İntrakolesistik tübülopapiller neoplaziler safra kesesi mukozasında belirgin kitle oluşturan, preinvaziv neoplaziler olarak tanımlanmaktadır. Bu lezyonlar gastrointestinal adenomların ve pankreatik ve biliyer intraduktal neoplazilerin safra kesesindeki karşılığıdır.

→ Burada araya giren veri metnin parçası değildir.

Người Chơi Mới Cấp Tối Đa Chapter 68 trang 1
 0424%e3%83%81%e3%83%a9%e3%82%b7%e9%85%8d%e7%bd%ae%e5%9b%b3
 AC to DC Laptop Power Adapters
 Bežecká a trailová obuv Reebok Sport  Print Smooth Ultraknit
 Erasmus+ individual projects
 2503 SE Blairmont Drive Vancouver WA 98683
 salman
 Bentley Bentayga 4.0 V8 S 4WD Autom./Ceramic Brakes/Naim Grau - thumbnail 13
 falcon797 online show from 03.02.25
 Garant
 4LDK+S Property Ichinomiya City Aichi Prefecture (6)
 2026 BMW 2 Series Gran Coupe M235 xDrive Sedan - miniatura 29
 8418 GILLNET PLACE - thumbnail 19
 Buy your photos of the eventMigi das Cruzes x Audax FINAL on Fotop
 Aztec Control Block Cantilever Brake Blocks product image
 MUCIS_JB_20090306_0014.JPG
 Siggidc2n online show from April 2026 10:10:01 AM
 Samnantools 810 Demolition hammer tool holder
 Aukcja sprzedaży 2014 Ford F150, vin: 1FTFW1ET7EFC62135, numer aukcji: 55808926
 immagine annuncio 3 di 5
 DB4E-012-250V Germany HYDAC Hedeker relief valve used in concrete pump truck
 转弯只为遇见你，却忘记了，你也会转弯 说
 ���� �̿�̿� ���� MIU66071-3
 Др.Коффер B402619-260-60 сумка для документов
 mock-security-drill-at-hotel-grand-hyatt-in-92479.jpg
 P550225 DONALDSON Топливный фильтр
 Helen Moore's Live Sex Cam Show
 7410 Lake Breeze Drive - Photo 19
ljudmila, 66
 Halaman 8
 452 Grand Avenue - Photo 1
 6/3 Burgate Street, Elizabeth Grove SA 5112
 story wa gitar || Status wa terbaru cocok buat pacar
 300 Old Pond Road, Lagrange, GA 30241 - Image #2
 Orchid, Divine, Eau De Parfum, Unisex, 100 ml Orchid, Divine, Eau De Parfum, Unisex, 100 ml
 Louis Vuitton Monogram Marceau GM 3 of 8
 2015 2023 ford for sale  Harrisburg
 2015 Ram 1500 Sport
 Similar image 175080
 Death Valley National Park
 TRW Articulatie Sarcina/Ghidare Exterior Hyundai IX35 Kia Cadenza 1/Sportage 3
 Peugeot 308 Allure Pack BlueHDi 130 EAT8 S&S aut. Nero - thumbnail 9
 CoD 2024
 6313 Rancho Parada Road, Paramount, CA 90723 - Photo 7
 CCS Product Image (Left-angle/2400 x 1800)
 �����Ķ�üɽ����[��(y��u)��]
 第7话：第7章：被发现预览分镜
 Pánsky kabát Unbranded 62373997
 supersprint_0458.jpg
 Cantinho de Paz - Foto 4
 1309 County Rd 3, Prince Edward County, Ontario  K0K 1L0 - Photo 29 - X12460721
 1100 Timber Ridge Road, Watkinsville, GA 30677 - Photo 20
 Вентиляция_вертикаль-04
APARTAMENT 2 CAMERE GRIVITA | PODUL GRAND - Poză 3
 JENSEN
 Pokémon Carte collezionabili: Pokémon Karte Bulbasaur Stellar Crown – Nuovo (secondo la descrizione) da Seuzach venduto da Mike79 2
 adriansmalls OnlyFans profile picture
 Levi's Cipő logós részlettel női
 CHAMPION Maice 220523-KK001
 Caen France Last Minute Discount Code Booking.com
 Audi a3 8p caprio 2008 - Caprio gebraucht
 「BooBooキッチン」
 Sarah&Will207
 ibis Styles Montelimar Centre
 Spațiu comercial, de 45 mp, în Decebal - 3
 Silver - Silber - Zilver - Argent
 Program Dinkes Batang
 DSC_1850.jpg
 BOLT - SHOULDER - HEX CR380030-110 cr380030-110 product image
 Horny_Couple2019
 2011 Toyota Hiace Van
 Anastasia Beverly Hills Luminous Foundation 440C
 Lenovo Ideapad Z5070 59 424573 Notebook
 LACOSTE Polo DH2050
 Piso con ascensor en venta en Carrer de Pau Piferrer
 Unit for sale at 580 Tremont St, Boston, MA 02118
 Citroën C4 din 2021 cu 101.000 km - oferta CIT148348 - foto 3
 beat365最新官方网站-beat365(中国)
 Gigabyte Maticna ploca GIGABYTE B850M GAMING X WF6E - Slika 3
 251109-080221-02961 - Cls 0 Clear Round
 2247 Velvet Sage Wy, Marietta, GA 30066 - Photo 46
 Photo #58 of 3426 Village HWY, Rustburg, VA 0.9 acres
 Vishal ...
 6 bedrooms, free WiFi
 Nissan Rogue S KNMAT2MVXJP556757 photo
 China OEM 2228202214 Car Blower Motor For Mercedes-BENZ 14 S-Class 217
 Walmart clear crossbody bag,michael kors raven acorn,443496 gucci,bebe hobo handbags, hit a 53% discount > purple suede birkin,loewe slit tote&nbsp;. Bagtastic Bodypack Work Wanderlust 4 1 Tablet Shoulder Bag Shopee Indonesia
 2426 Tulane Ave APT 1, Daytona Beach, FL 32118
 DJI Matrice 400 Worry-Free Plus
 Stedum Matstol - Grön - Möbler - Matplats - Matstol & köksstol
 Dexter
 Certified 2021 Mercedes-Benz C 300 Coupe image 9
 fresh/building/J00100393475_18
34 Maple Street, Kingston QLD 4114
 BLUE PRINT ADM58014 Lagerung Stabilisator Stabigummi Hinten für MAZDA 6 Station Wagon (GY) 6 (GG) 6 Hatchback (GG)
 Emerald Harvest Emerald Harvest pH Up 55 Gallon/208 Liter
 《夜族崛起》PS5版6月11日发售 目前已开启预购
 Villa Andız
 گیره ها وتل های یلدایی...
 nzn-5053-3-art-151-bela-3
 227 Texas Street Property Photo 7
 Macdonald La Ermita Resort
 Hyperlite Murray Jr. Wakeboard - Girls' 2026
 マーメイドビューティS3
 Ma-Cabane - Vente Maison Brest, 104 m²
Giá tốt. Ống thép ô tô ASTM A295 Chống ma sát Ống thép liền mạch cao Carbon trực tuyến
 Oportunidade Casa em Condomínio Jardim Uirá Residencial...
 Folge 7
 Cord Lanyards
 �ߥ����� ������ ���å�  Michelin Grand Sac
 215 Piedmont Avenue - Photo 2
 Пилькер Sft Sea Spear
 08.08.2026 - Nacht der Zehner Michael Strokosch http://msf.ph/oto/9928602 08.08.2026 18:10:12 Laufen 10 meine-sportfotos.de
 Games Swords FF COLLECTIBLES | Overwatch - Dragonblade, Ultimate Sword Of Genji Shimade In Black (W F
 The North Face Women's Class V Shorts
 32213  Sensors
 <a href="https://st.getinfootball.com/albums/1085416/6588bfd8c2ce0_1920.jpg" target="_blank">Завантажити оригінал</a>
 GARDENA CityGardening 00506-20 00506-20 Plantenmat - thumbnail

Adenomyom kaynaklı intrakolesistik tübülopapiler neoplazi ile ilgili literatürde yayın mevcut değildir. Olgumuzda aynı lezyon içinde hem adenomyom hem intrakolesisitik tübülopapiller neoplazi hem de invaziv karsinom olduğu için sunuma değer bulduk.

Olgu

75 yaşında erkek hasta karın ağrısı ile hastanemize başvurdu. Yapılan MR görüntülemesinde safra kesesinde fundus yerleşimli 21x21mm ölçüsünde heterojen kontrastlanma gösteren ve şüpheli milimetrik invazyon alanları izlenmesi üzerine hastamıza PET görüntülemesi yapılmıştır. PET görüntülemesinde ise aynı alanda yoğun FDG tutulumu(SUV max:46,8) izlendiğinden kolesistektomi uygulanmıştır. Tarafımıza ulaşan piyeste, safra kesesi fundus yerleşimli 6,5x3x2,5cm ölçülerinde lümene uzanan polipoid lezyon izlendi. Lezyonun tamamı örneklendi. Histopatolojik incelemede adenomyomla beraber sadece adenomyom duvarına sınırlı olmayan, intrakolesistik tübülopapiller neoplazi ile benzer paterne sahip yüzeyel mukozaya çıkıntı yapmış lezyon izlenmiştir. İmmünohistokimyasal incelemede intrakolesistik papiller neoplazinin MUC-1 (+), MUC5AC (+), MUC-6 (+) ve MUC-2 (-) boyanmıştır.Aynı lezyon içinde ayrıca milimetrik invaziv tümör odakları mevcuttur. Tümör perimusküler bağ dokusu invazyonu göstermektedir. İnvaziv tümör adenomyom içinde gelişmiştir ve fokaldir. Bu nedenle patolojik evresi PT2 olan normal safra kesesi tümörlerine göre daha iyi prognozlu olduğu tahmin edilmektedir. Hastada bir yıllık takip sonucunda hastalıksız sağ kalım mevcuttur.

Sonuç

Olgumuz daha önce literatürde örneği olmayan nadir bir olgudur. Ayrıca PT2 gibi görünmesine rağmen adenomyom içinde fokal invazyon odakları olduğundan prognoz açısından da takip edilmesi gereken bir hastadır. Nitekim olgumuz bir yıldır hastalıksız yaşamaktadır.